Я использую Apache2.4 и PHP / Laravel, которые работают, обслуживая статический контент непосредственно из DocumentRoot и входит в index.php для обработки динамических маршрутов.
Я искал и нашел пару вариантов, но не уверен, какой будет консенсус в отношении лучших практик и наиболее эффективных:
1) Создайте и установите ActionHandler в Apache для вызова сценария CGI для обслуживания статического содержимого. Этот сценарий будет открывать соединение с БД для каждого запроса, проверять права управления доступом и возвращать 301 или обслуживать контент.
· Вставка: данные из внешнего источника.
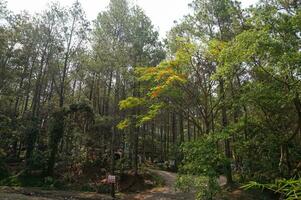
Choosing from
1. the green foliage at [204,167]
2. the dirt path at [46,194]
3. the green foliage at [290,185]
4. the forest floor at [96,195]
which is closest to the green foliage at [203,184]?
the green foliage at [204,167]

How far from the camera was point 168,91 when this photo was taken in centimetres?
1535

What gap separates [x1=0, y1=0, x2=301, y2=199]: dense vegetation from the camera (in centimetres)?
1187

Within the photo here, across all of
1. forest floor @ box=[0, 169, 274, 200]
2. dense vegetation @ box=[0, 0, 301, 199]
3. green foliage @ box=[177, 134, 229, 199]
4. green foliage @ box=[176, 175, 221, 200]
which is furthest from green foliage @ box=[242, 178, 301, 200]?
forest floor @ box=[0, 169, 274, 200]

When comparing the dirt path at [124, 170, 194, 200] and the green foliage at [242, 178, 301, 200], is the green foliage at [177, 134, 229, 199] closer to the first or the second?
the dirt path at [124, 170, 194, 200]

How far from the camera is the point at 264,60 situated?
11.6 metres

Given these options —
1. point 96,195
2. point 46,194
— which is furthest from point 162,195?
point 46,194

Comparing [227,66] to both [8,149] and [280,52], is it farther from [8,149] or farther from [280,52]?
[8,149]

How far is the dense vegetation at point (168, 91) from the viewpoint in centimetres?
1187

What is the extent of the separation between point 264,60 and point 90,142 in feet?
56.2

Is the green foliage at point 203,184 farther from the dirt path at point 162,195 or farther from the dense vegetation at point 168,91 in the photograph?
the dirt path at point 162,195

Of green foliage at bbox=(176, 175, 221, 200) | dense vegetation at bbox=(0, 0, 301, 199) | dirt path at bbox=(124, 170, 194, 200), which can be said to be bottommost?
dirt path at bbox=(124, 170, 194, 200)

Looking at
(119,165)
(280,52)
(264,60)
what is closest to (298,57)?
(280,52)

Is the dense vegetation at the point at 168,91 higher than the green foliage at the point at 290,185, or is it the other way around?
the dense vegetation at the point at 168,91

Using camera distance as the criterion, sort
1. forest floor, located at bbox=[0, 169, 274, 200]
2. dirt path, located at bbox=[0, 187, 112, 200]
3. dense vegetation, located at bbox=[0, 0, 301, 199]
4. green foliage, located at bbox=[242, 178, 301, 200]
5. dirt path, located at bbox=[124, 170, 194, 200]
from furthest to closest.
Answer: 1. dirt path, located at bbox=[124, 170, 194, 200]
2. dirt path, located at bbox=[0, 187, 112, 200]
3. forest floor, located at bbox=[0, 169, 274, 200]
4. dense vegetation, located at bbox=[0, 0, 301, 199]
5. green foliage, located at bbox=[242, 178, 301, 200]
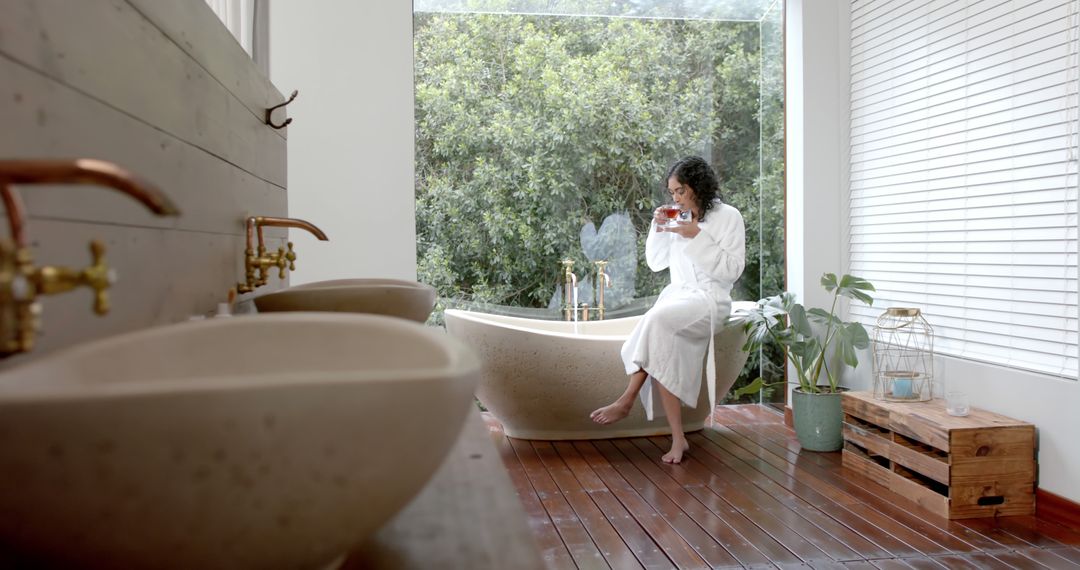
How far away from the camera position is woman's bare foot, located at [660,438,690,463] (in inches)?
147

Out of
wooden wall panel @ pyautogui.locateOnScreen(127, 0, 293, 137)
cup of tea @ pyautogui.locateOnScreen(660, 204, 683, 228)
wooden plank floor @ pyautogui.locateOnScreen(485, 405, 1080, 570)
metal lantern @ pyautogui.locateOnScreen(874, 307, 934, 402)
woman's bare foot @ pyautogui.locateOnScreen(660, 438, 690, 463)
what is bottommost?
wooden plank floor @ pyautogui.locateOnScreen(485, 405, 1080, 570)

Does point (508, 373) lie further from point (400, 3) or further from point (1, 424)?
point (1, 424)

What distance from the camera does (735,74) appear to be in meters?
4.86

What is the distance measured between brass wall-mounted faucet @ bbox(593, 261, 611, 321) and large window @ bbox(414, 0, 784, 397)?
→ 4cm

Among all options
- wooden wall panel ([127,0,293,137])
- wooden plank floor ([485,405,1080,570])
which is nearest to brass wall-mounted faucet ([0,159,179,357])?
wooden wall panel ([127,0,293,137])

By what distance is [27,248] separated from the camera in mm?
575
Я считаю, что производительность сильно снизится из-за открытия нового соединения с БД для каждого запроса.
Я пытался добавить:
Action serve-static /var/www/file-server.py
AddHandler serve-static .js .css
к <Directory> block, но из-за этого все css / js возвращали 404.
2) Используйте комбинацию из mod_rewrite и mod_proxy чтобы проксировать все запросы статических файлов на другой сервер приложений (или балансировать нагрузку на несколько), у которых уже будет открытое соединение с БД, выполнить проверку аутентификации и вернуть файл соответствующим образом. Меня беспокоит этот подход, потому что я думаю, что Apache может стать узким местом на нисходящем канале обратно к клиенту?
Я начинаю с <Directory /var/www/html/app/public> блок, содержащий все приложение
Я не очень хорошо знаком с mod_rewrite и mod_proxy, поэтому я думаю, что мог бы создать что-то вроде
<Directory /var/www/html/app/public/static>
RewriteEngine on
RewriteRule "(.*)$" "http://fileserver/$1" [P]
ProxyPassReverse "/public/static" "http://fileserver/"
</Directory>
Но я не могу получить это для прокси-запросов к уровню файлового сервера даже для проверки эффективности.
Любое понимание здесь будет оценено!
Если статический контент уже находится на веб-сервере, начните с простого. Пропустите (пока) сценарий CGI, прокси, перезапись URL и кеширование.
В директиве Directory для статического использования используйте модули аутентификации httpd чтобы заблокировать это. Вы подразумеваете соединение с БД, что означает mod_authn_dbd и mod_authz_dbm, и требуете, чтобы ваша база данных имела хэши паролей, поддерживаемые модулями.
В конечном итоге вам понадобится кеширование, несколько запросов к БД на документ не работают. Реализация Apache mod_authn_socache, и он может помещать аутентификацию в свой общий кеш объектов, который может поддерживаться общей памятью, memcached и т. д.
Вы можете сделать подобное кеширование в рамках своего веб-приложения. Это упражнение для читателя, поскольку это больше разработка, чем настройка веб-сервера.